— begin Data for this task —

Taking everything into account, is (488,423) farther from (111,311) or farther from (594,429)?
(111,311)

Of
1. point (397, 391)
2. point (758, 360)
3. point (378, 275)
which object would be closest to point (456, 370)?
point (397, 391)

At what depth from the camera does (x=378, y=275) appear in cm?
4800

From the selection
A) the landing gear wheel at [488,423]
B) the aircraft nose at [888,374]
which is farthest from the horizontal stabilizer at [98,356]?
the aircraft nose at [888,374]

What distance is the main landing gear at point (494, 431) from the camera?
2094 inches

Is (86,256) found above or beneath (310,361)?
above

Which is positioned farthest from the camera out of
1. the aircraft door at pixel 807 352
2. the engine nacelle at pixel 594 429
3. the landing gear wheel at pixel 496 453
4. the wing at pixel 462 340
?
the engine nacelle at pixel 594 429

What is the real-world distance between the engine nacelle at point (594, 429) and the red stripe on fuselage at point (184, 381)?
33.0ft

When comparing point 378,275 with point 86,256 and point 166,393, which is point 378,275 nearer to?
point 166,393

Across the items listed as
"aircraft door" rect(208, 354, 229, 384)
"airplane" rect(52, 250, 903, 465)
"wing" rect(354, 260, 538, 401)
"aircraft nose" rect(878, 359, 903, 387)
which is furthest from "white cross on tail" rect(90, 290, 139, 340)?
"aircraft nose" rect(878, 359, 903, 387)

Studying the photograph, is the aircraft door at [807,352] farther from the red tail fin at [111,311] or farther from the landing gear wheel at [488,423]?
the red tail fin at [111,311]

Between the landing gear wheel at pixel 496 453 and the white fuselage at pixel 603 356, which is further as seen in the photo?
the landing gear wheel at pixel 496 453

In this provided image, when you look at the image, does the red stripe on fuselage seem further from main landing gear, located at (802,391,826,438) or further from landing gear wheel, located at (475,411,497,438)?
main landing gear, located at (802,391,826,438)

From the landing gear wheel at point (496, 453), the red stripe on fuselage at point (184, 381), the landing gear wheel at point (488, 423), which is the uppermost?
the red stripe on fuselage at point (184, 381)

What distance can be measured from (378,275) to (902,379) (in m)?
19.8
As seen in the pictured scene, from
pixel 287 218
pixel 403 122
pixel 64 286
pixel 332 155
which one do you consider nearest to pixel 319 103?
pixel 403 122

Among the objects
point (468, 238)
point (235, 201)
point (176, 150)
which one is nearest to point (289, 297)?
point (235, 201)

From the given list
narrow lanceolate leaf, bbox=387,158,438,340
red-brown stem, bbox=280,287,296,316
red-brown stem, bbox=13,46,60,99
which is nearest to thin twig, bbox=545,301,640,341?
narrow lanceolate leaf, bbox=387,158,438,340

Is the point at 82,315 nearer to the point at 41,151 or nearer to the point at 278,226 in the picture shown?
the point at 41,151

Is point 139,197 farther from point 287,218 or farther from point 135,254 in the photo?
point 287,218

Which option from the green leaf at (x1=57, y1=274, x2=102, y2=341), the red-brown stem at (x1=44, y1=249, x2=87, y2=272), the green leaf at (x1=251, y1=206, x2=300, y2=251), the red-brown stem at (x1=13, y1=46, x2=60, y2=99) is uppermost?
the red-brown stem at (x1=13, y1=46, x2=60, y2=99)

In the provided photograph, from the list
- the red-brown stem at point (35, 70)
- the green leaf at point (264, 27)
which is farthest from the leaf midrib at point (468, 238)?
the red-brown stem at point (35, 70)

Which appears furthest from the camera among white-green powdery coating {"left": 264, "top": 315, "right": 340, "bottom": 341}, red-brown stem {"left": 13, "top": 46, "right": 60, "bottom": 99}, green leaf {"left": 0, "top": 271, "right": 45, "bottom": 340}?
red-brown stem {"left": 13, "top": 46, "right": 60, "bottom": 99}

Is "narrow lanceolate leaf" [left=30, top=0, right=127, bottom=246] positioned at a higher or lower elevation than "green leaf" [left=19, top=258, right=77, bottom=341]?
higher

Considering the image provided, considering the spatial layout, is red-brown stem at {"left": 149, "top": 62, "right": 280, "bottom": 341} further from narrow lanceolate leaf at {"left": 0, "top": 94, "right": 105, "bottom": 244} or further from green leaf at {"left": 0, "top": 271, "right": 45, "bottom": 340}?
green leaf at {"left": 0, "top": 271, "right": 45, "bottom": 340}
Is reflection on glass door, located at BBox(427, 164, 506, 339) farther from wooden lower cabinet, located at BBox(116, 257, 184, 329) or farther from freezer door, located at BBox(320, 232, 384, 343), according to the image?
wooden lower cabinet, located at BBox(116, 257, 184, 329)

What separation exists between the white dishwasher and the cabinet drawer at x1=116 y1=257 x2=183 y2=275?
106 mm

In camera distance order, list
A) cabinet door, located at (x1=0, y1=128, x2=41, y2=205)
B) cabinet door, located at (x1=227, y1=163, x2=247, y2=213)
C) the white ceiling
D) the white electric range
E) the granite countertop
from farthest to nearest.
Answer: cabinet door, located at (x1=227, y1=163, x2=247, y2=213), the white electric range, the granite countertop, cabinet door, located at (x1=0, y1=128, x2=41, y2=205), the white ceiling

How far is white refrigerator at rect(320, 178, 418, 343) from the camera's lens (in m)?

— end Data for this task —

What is asked - Transcribe word for word the lines from the one holding "In camera distance order, list" to the last line of the listing above, inclusive.

Correct result -
In camera distance order, list
A) cabinet door, located at (x1=0, y1=128, x2=41, y2=205)
B) cabinet door, located at (x1=227, y1=163, x2=247, y2=213)
C) the white ceiling
D) the white electric range
E) the granite countertop
from farthest to nearest.
Answer: cabinet door, located at (x1=227, y1=163, x2=247, y2=213), the white electric range, the granite countertop, cabinet door, located at (x1=0, y1=128, x2=41, y2=205), the white ceiling

How far is white refrigerator at rect(320, 178, 418, 343) from the camera's lens (in m)?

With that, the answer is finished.